Für die tarifliche Ausgestaltung einer Arzneimittelabgabe empfiehlt das Gutachten, einen zweistufigen Tarif vorzusehen. Zunächst sollten alle Wirkstoffe nach ihrer Menge einer Regelveranlagung unterworfen werden. Für Stoffe, über die bereits belastbare Informationen über deren Gewässerbelastungspotential vorliegen, werde ein erhöhter Satz fällig.
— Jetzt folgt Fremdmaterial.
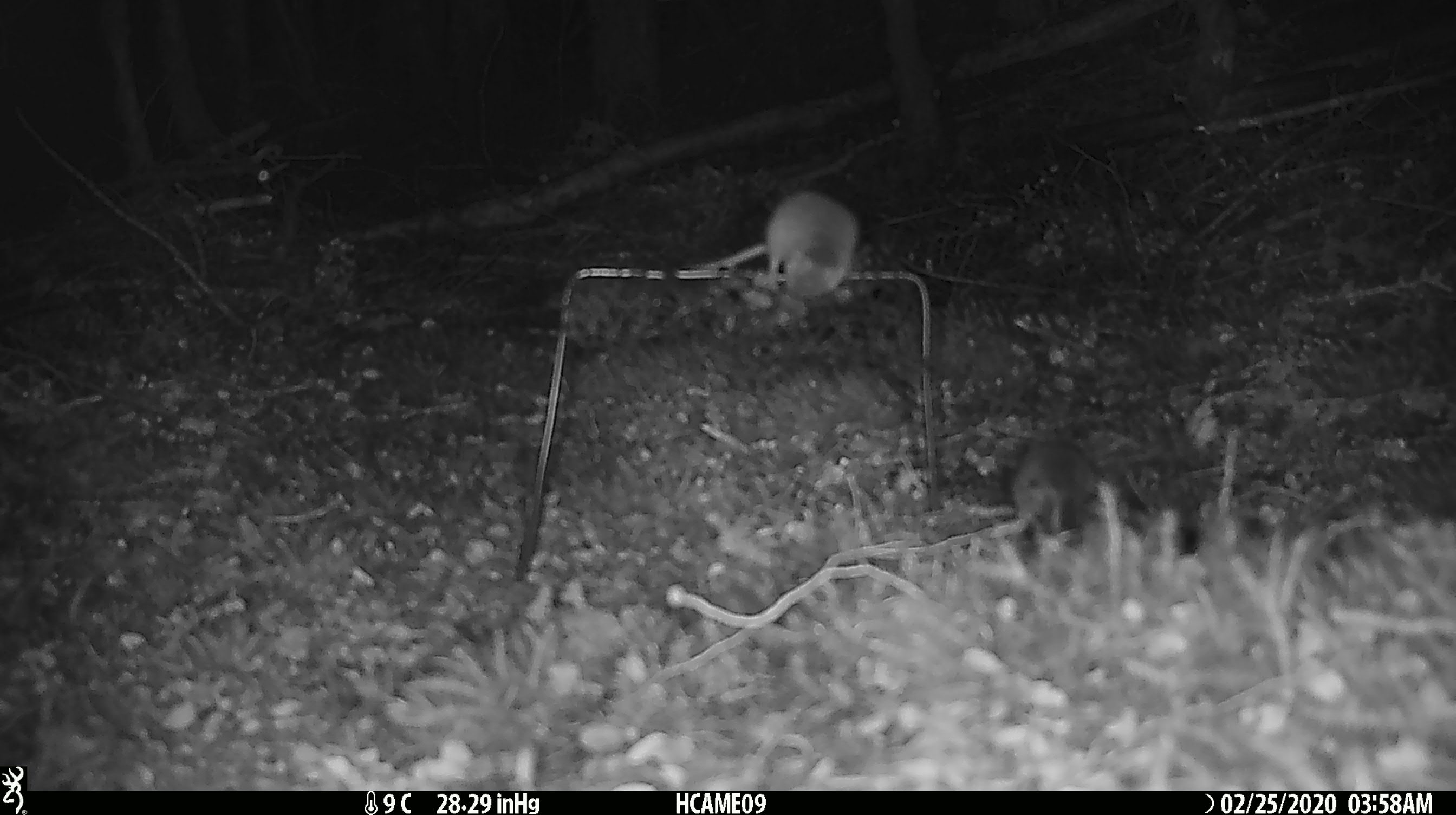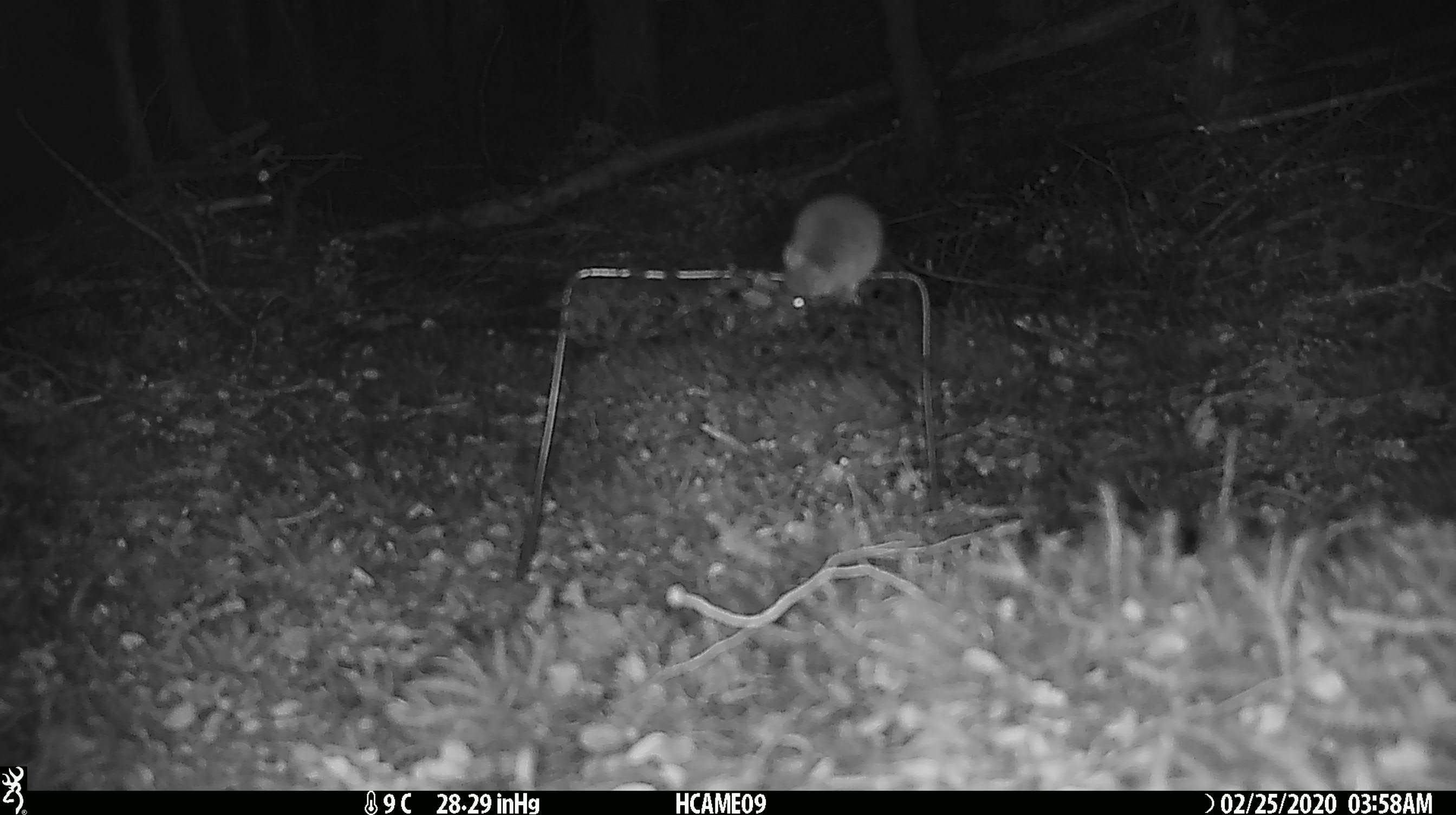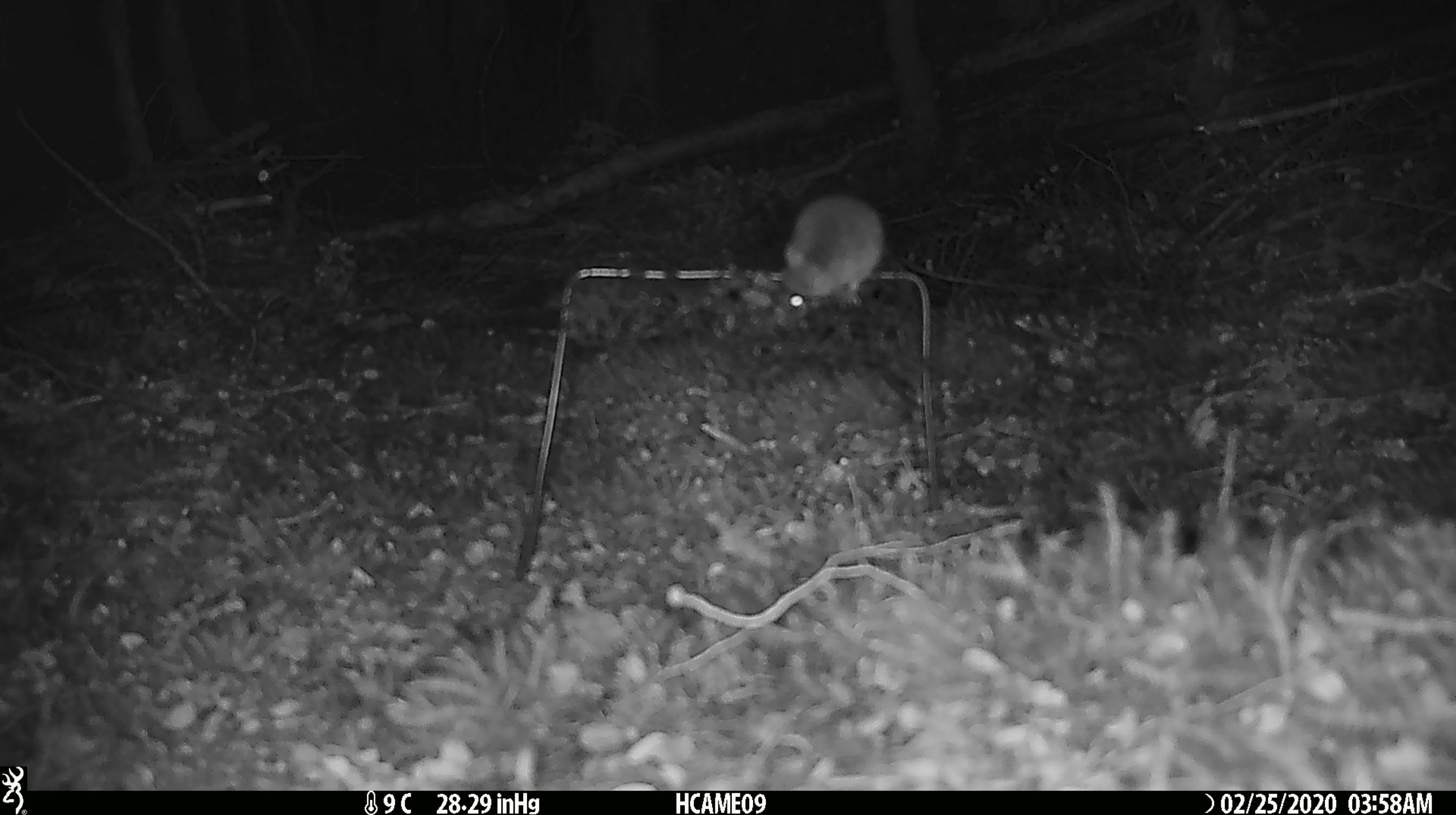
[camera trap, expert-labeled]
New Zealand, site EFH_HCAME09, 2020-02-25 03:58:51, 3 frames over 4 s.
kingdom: Animalia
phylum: Chordata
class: Mammalia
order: Rodentia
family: Muridae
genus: Mus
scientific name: Mus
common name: mouse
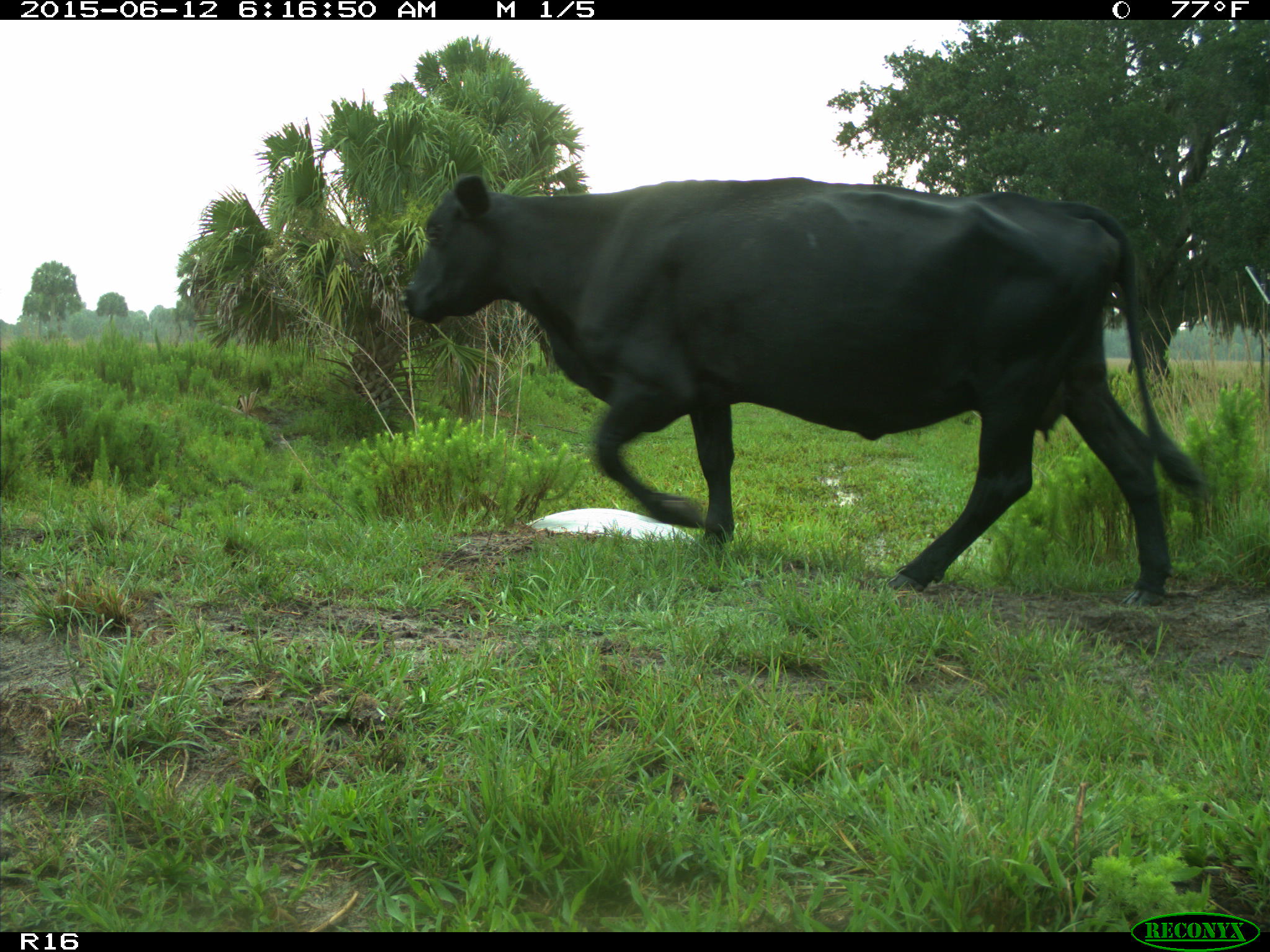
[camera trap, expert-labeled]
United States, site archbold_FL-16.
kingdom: Animalia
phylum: Chordata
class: Mammalia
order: Artiodactyla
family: Bovidae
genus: Bos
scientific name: Bos taurus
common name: domestic cow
Für Wirkstoffe, die nachweislich nur in geringem Umfang gewässerrelevant sind, komme eine Befreiung von der Abgabepflicht in Betracht.
Als Ergänzungen zu einer Abgabe seien preisrechtliche und informatorische Flankierungsinstrumente sinnvoll, um die Wirkung der Abgabe zu sichern und zu unterstützen. So könne eine gewässerbezogen erhöhte Zuzahlung der versicherten Anwender der Arzneimittel eine Möglichkeit darstellen, die Anwender auch im Bereich der von den Krankenkassen getragenen Arzneimittel verursachergerecht zur Refinanzierung der Arzneimittelabgabe heranzuziehen und so zu sensibilisieren. Dafür könne schon ein geringer, symbolischer Beitrag ausreichend sein.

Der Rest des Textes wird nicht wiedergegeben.